Similarly, there will be reams of reports on COVID-19 for years to come on how the perception of the utility of entire communications industry pivoted to being at the top tier of strategic management functions. From managing public confidence, addressing nuanced concerns of conflicting interest groups, to reading the public sentiment and adapting to suit. But the opportunity for lessons learned goes far further. Much like the pandemic, the situation with the Ever Given presents an opportunity to reimagine the way we think about communicating in a crisis altogether.
Rebecca Zeitlin is the head of communications and external affairs at Hybrid Air Vehicles Ltd has constructed a most elegant consideration which, with her permission, I have included here:
“It's been a long time since I've seen such a perfect example of how sensitive the system is.
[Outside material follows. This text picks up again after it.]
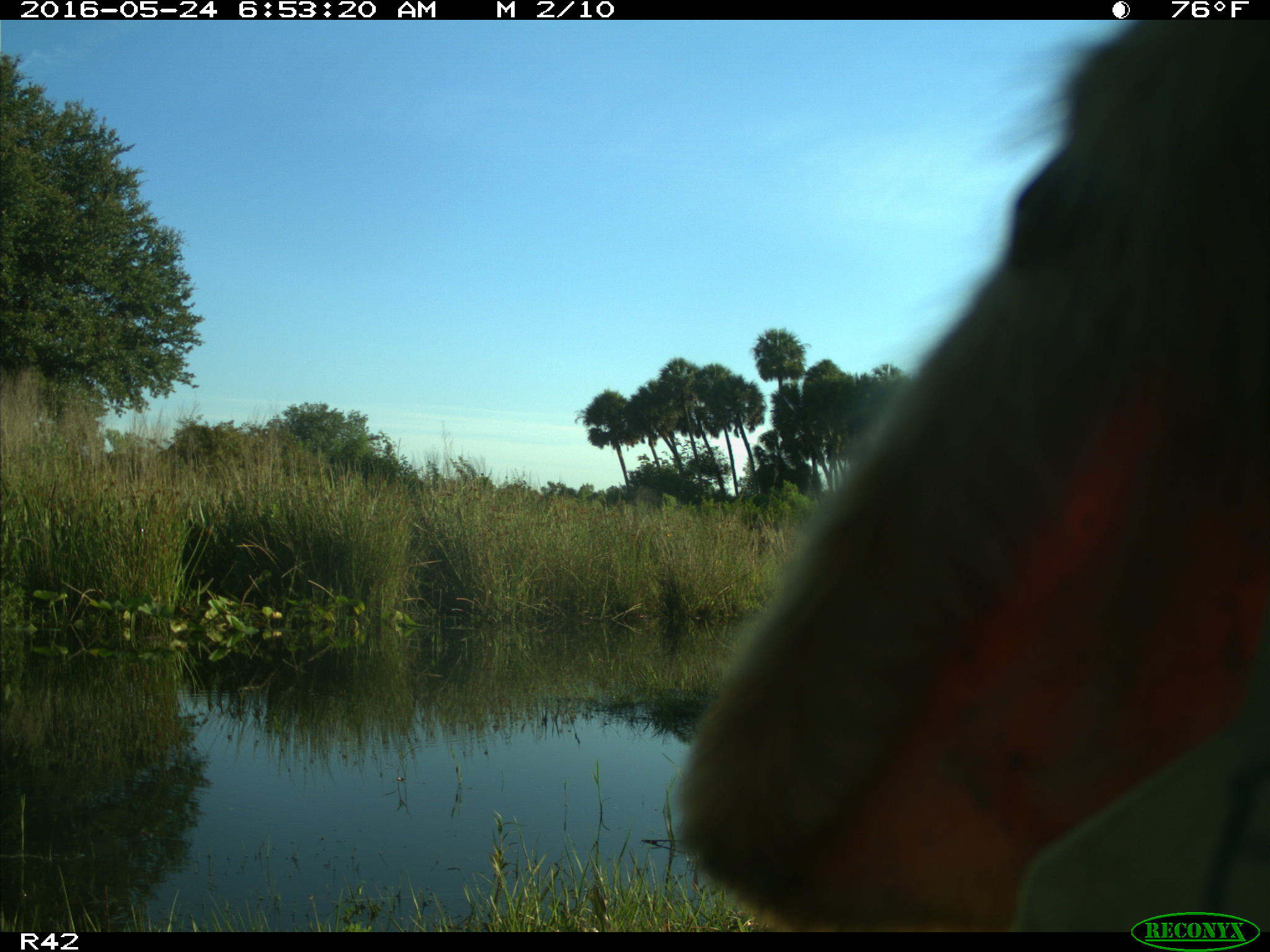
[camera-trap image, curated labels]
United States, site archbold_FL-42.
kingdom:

Most of us buy our cars and our sneakers and our TVs and never think of the weeks of complexity that came before that moment. But when it goes wrong, we feel it.
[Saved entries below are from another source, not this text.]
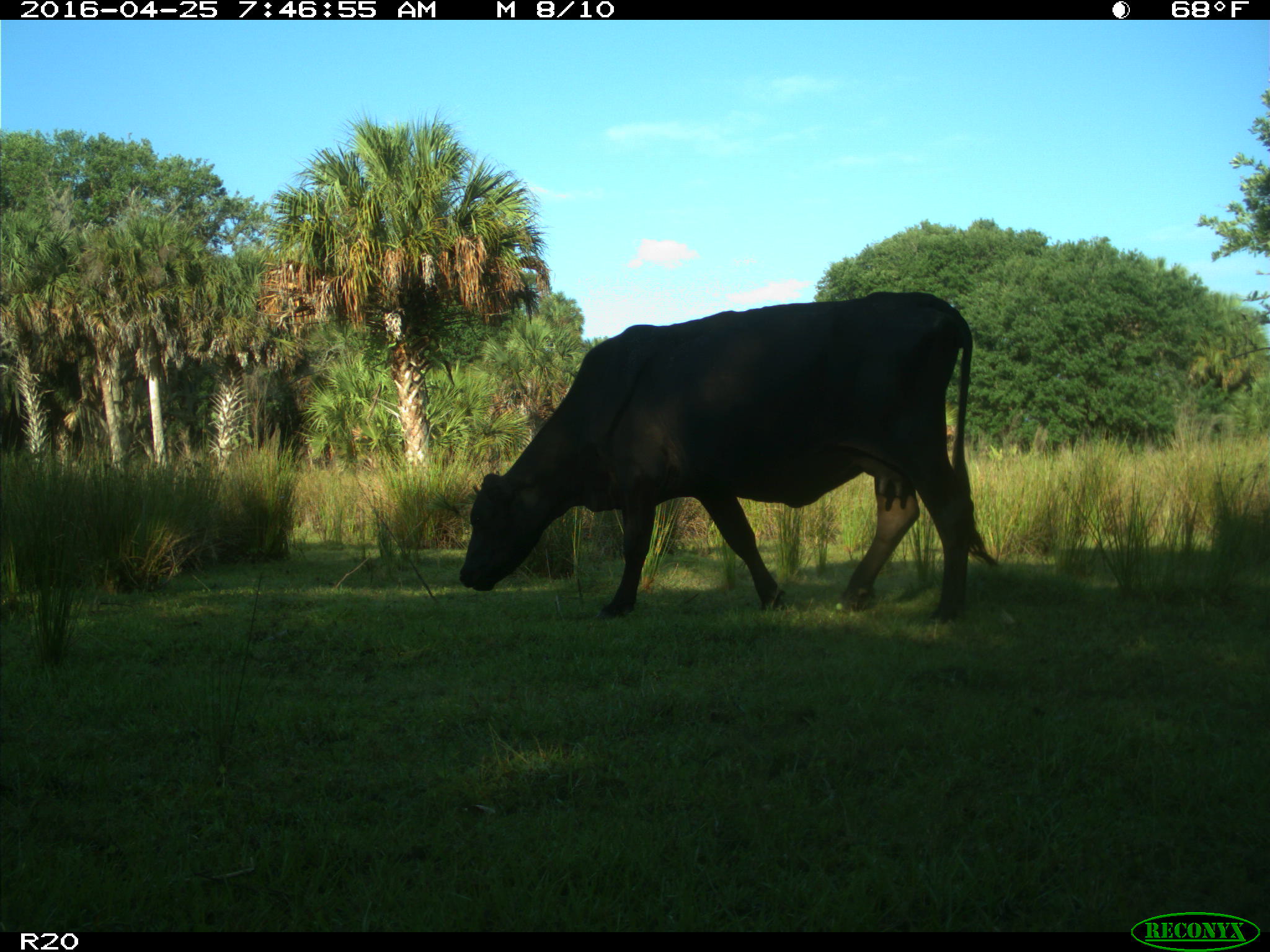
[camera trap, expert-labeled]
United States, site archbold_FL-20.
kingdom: Animalia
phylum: Chordata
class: Mammalia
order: Artiodactyla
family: Bovidae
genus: Bos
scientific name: Bos taurus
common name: domestic cow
Whatever the future logistics ecosystem looks like, things have to change to decarbonise how we move stuff around the globe. So why shouldn't we consider new technologies that aren't just evolutions of what we have now? Easy answer: we should.”
Rebecca is in what must be a delicious position of working with a cutting edge company, creating a ground (air?) breaking vessel that, in theory, is pitch perfect for addressing the Suez Canal crisis. What is more however, is that her comments can mirror a similar shift in focus about how we perceive communications overall. How many of us are driven by that which we can measure? On the face of it that is the only way we can prove that what we do makes any difference. But how many of us are now tipping over into being too data driven and losing the humanity of the work we do? How many of us have (pre-covid) retraced our steps to the very source of our campaigns or public outreach messaging to look for areas of innovation? I’m not suggesting for a moment that we don’t all put in some extremely hard graft for often very little thanks.
But, from management to execution to our relationship with processes vs. results; this is a golden opportunity to capitalize on how much the country has realized the value of strategic communications. And how we can tweak certain steps of our pipeline to innovate rather than replicate.